- ASSIGNED TASK -
All the records that follow need to be reproduced exactly. Omit the images.

- Stored records -
────────────────────

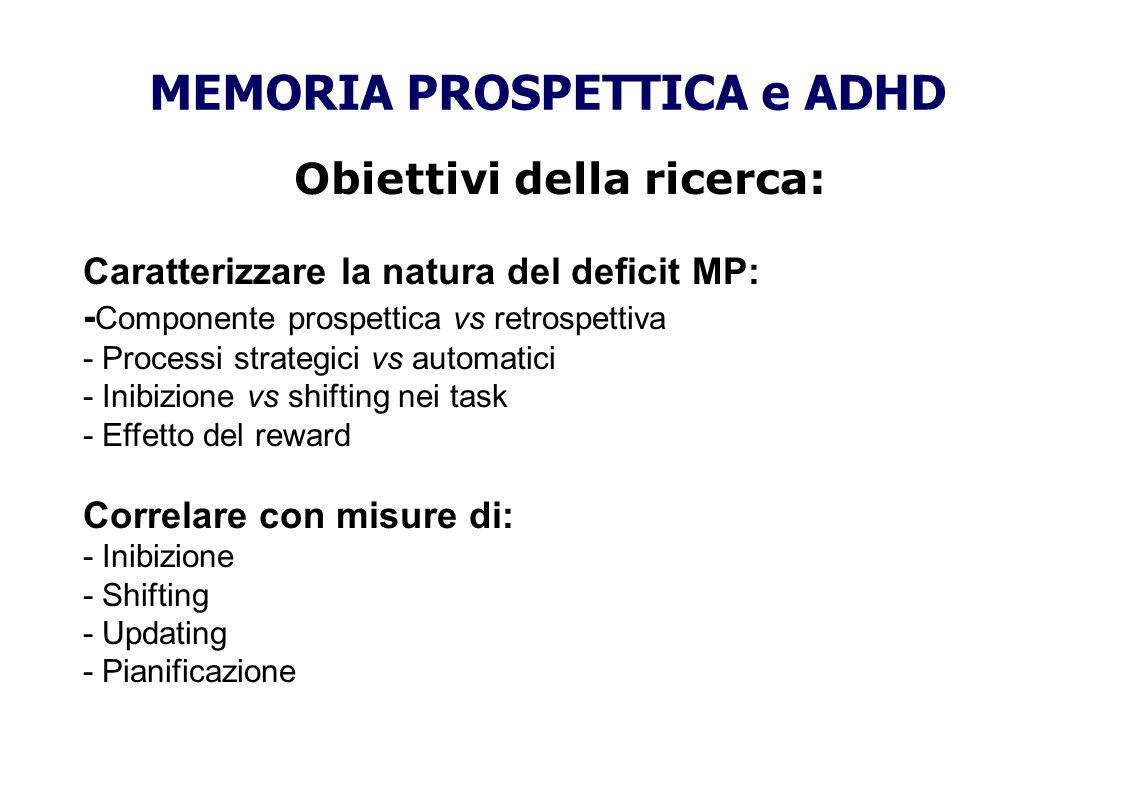Obiettivi della ricerca: Caratterizzare la natura del deficit MP: - Componente prospettica vs retrospettiva - Processi strategici vs automatici - Inib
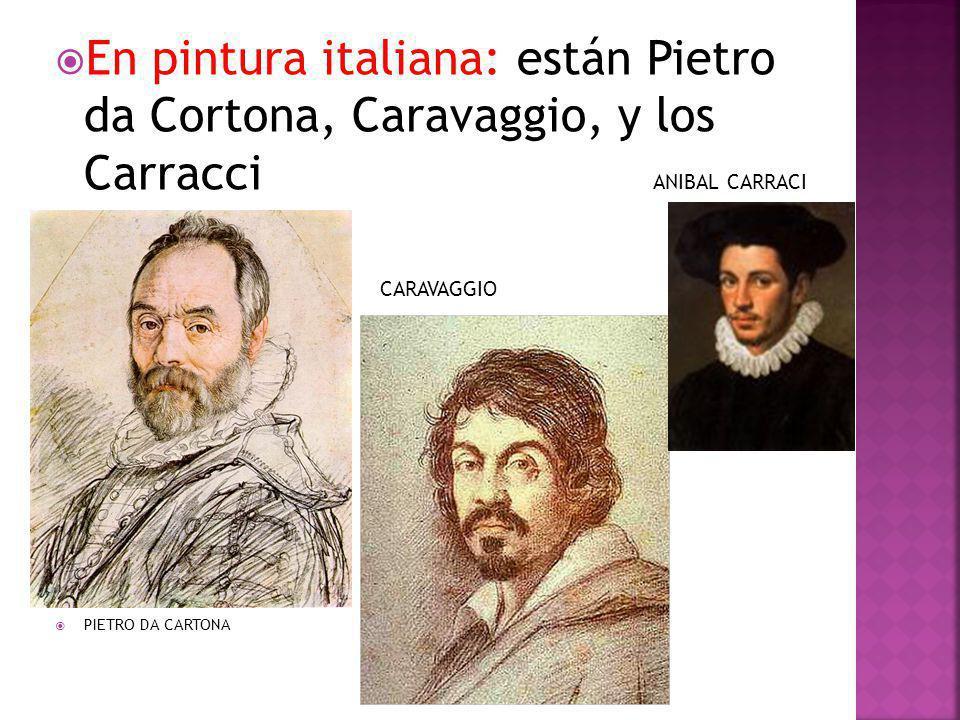 En pintura italiana: están Pietro da Cortona, Caravaggio, y los Carracci ANIBAL CARRACI CARAVAGGIO PIETRO DA CARTONA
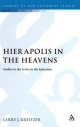 Hierapolis in the Heavens - Larry Joseph Kreitzer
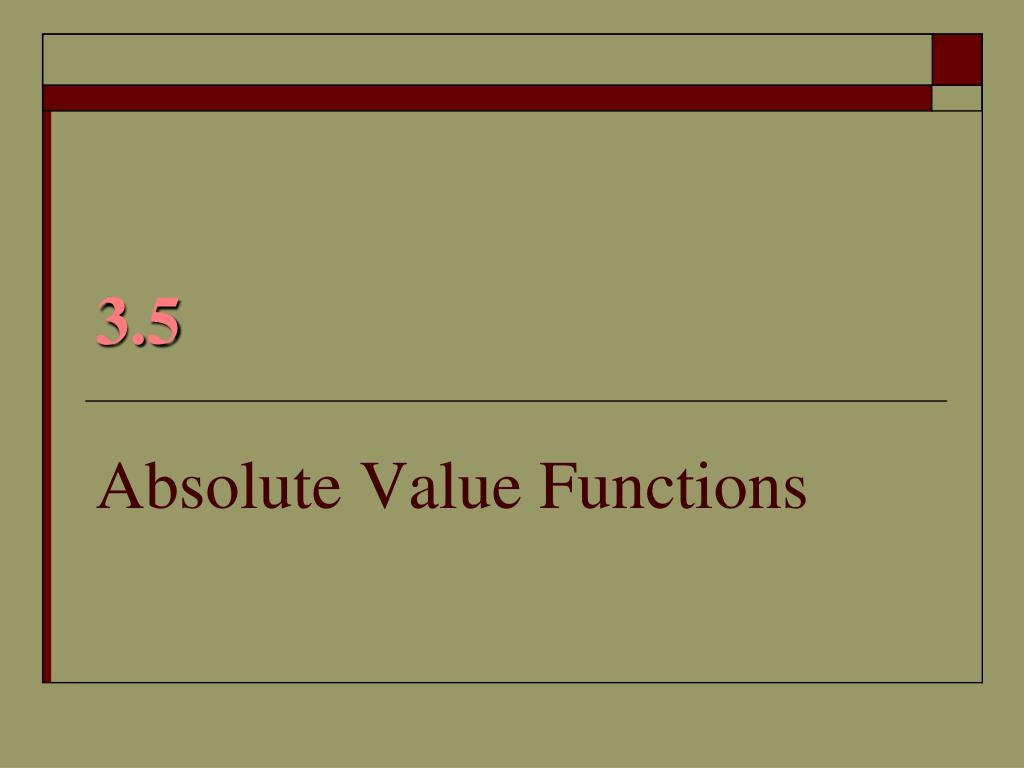 3 5 absolute value functions l.
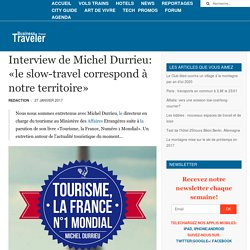 Interview de Michel Durrieu: «le slow-travel correspond à notre territoire»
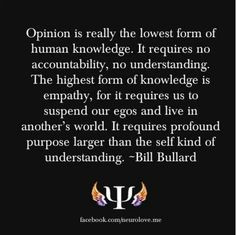 Opinion vs. Empathy--(Great quote, in my opinion.)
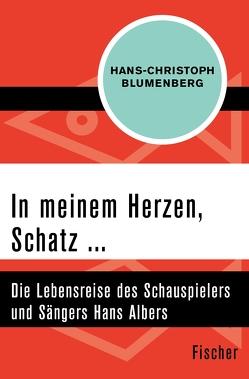 In meinem Herzen, Schatz … von Blumenberg,  Hans-Christoph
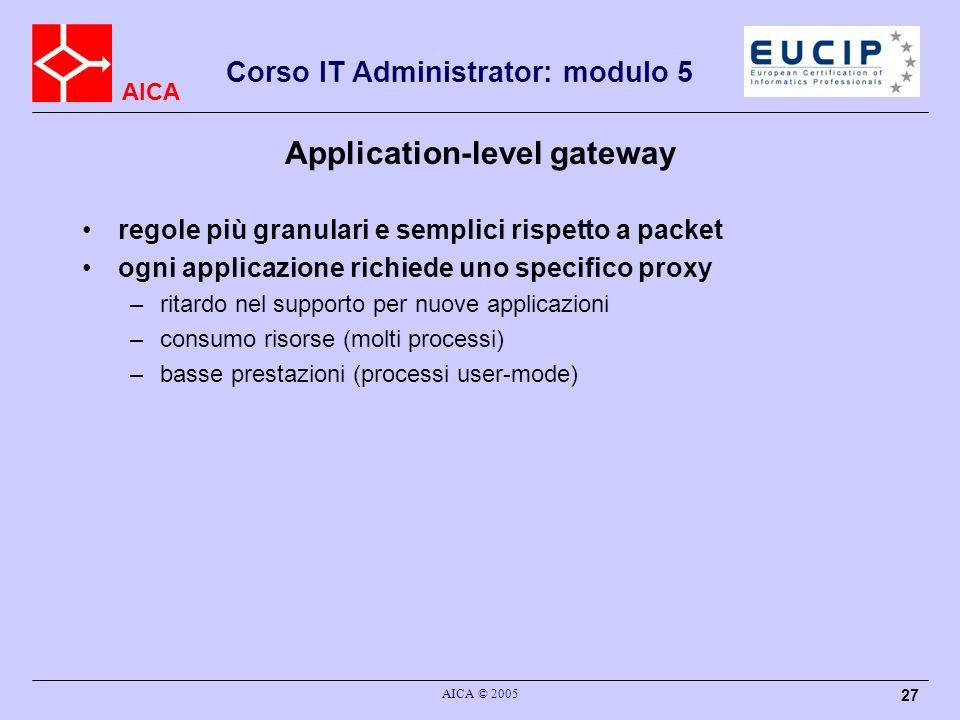 AICA Corso IT Administrator: modulo 5 AICA © 2005 27 Application-level gateway regole più granulari e semplici rispetto a packet ogni applicazione ric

────────────────────

- EXERCISE RESPONSE -
Obiettivi della ricerca: Caratterizzare la natura del deficit MP: - Componente prospettica vs retrospettiva - Processi strategici vs automatici - Inib
 En pintura italiana: están Pietro da Cortona, Caravaggio, y los Carracci ANIBAL CARRACI CARAVAGGIO PIETRO DA CARTONA
 Hierapolis in the Heavens - Larry Joseph Kreitzer
 3 5 absolute value functions l.
 Interview de Michel Durrieu: «le slow-travel correspond à notre territoire»
 Opinion vs. Empathy--(Great quote, in my opinion.)
 In meinem Herzen, Schatz … von Blumenberg,  Hans-Christoph
 AICA Corso IT Administrator: modulo 5 AICA © 2005 27 Application-level gateway regole più granulari e semplici rispetto a packet ogni applicazione ric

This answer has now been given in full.